● DATA TO EXAMINE:
----
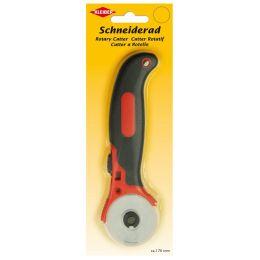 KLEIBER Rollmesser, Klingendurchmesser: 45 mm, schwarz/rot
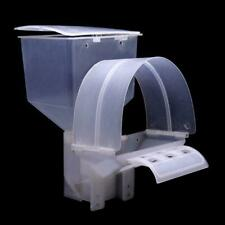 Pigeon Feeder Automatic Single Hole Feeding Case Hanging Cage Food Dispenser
----
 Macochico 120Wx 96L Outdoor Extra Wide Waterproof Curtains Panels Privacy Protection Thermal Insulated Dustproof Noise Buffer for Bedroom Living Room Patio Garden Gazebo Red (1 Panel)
----
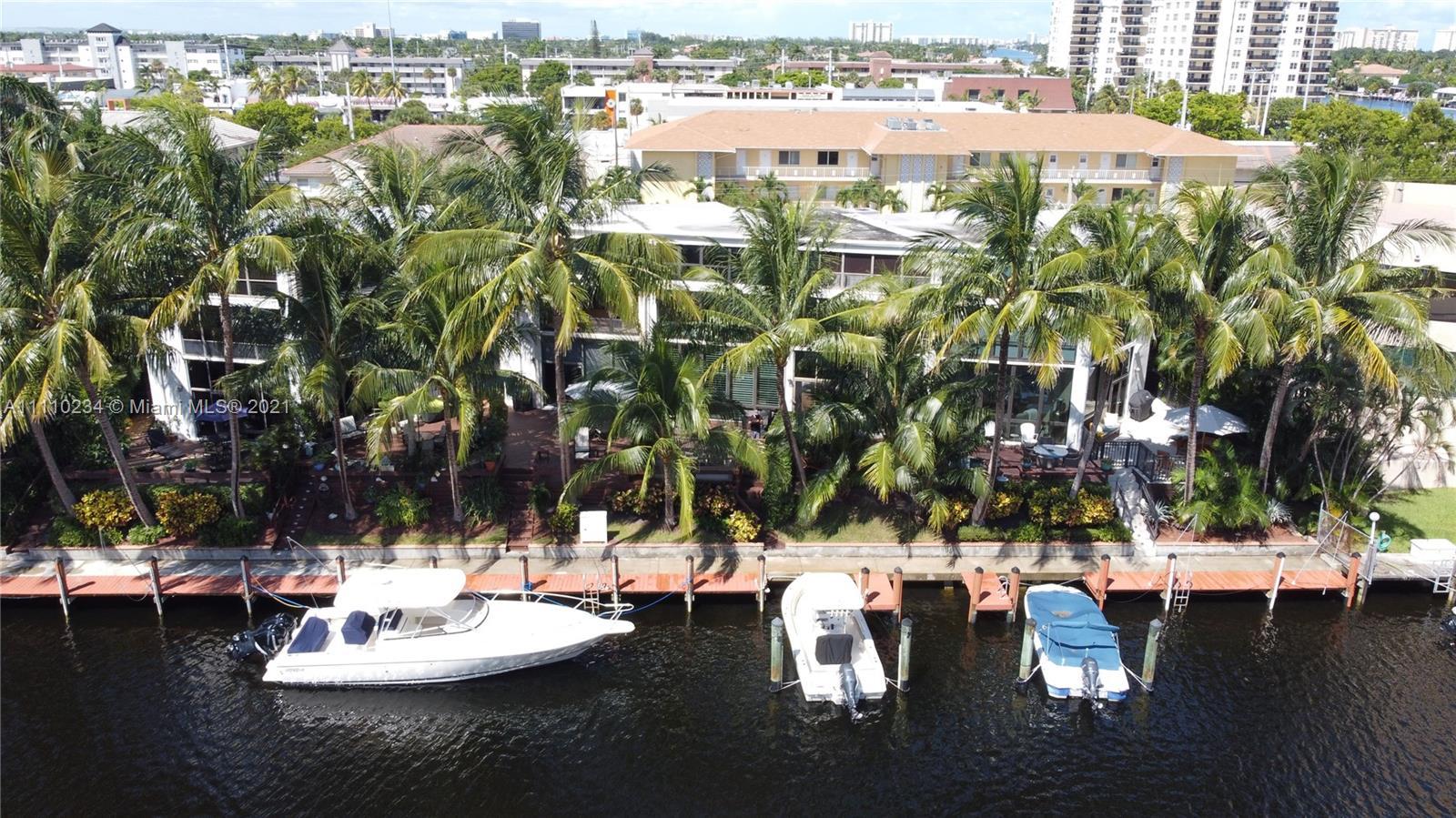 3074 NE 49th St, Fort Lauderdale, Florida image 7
----
● YOUR GOAL: From the records above, give again only the part that opens with the line containing "KLEIBER Rollmesser, Klingendurchmesser: 45" and closes with the line containing "Pigeon Feeder Automatic". Keep both ends but drop the pictures.

● EXPECTED ANSWER:
 KLEIBER Rollmesser, Klingendurchmesser: 45 mm, schwarz/rot
 Pigeon Feeder Automatic Single Hole Feeding Case Hanging Cage Food Dispenser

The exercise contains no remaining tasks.